**** Testo di partenza
Cosa abbiamo fatto noi cinque di tanto grave? Abbiamo denunciato con la satira la morte di nostri compagni sfiancati dalla miseria e dalla mancanza di prospettive. L’abbiamo fatto in modo plateale usando la satira, altrimenti nessuno ci avrebbe preso in considerazione. Ma la nostra protesta è stata pacifica e nei termini delle regole della convivenza che loro stessi, i padroni e i loro funzionari della politica e dell’amministrazione dello stato, hanno stabilito. Non a caso non abbiamo avuto nessuna denuncia penale per aver inscenato il suicidio di Marchionne. Abbiamo espresso un’opinione, che nella loro democrazia è un diritto sacro. Non ci hanno perseguito penalmente, ma ci hanno licenziato condannandoci alla miseria con l’appoggio aperto dei massimi organi della magistratura, che hanno stravolto le loro stesse leggi per colpirci.

Ai sinceri democratici che credono nel diritto borghese è sembrata una reazione esagerata e non a caso molti di loro hanno espresso nei nostri confronti piena solidarietà e hanno criticato l’uso distorto, secondo loro, della legge. In realtà hanno visto solo un aspetto della vicenda, ma non quello principale.

La FIAT colpendo noi ha mirato a due obiettivi: eliminare sul nascere una tendenza operaia che usciva dai limiti classici della lotta sindacale, quella della vite in più o della vite in meno, e che si poneva come obiettivo quello di organizzare gli operai su un altro terreno, quello dell’eliminazione dello sfruttamento.

Il secondo obiettivo è stato quello di impaurire gli altri operai. Chi si mette contro il padrone deve essere annientato. Questo è il messaggio che la FIAT ha voluto dare. State attenti, accettiamo anche le vostre assemblee, accettiamo che ci chiedete qualche soldo in più ogni tanto, accettiamo anche che vi lamentate della vostra condizione e volete migliorarla, però non superate il limite, dovete sempre assicurare a noi profitti adeguati e il comando. Ma se mettete in discussione il nostro potere siete finiti.
********
**** Materiale fornito
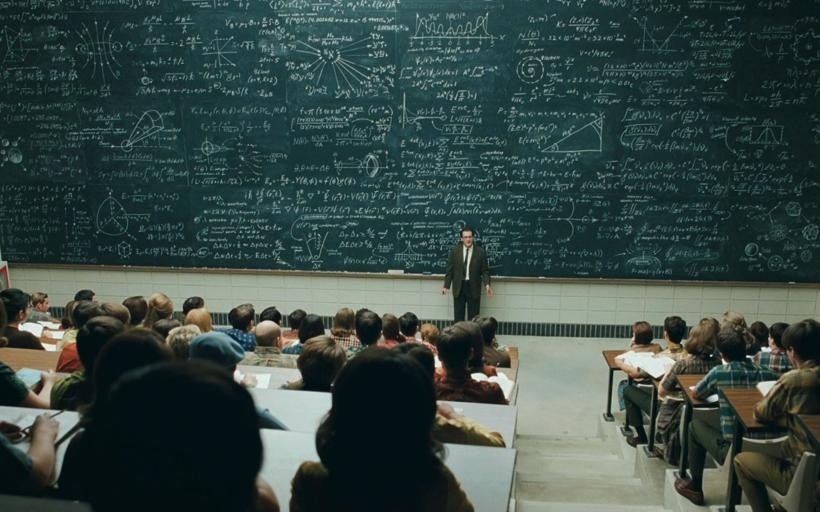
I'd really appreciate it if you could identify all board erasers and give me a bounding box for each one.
[387,270,405,274]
********
**Compiti da svolgere**
- A) Riassumi il testo in due frasi.
- B) Stampa la parte del testo compresa tra "La FIAT colpendo" e "dell’eliminazione dello sfruttamento.", estremi inclusi.
- C) Nel messaggio che il testo attribuisce alla FIAT, l'azienda dichiara di accettare alcune cose dagli operai. Elencale tutte.

**Raccolta risposte**
- A) Il testo afferma che i cinque hanno denunciato con la satira la morte di compagni sfiancati dalla miseria e, pur senza alcuna denuncia penale, sono stati licenziati con l'appoggio dei massimi organi della magistratura. Secondo il testo, la FIAT li ha colpiti per eliminare sul nascere una tendenza operaia che puntava all'eliminazione dello sfruttamento e per impaurire gli altri operai.

- B)
La FIAT colpendo noi ha mirato a due obiettivi: eliminare sul nascere una tendenza operaia che usciva dai limiti classici della lotta sindacale, quella della vite in più o della vite in meno, e che si poneva come obiettivo quello di organizzare gli operai su un altro terreno, quello dell’eliminazione dello sfruttamento.

- C)
- Le assemblee degli operai
- Che chiedano qualche soldo in più ogni tanto
- Che si lamentino della loro condizione e vogliano migliorarla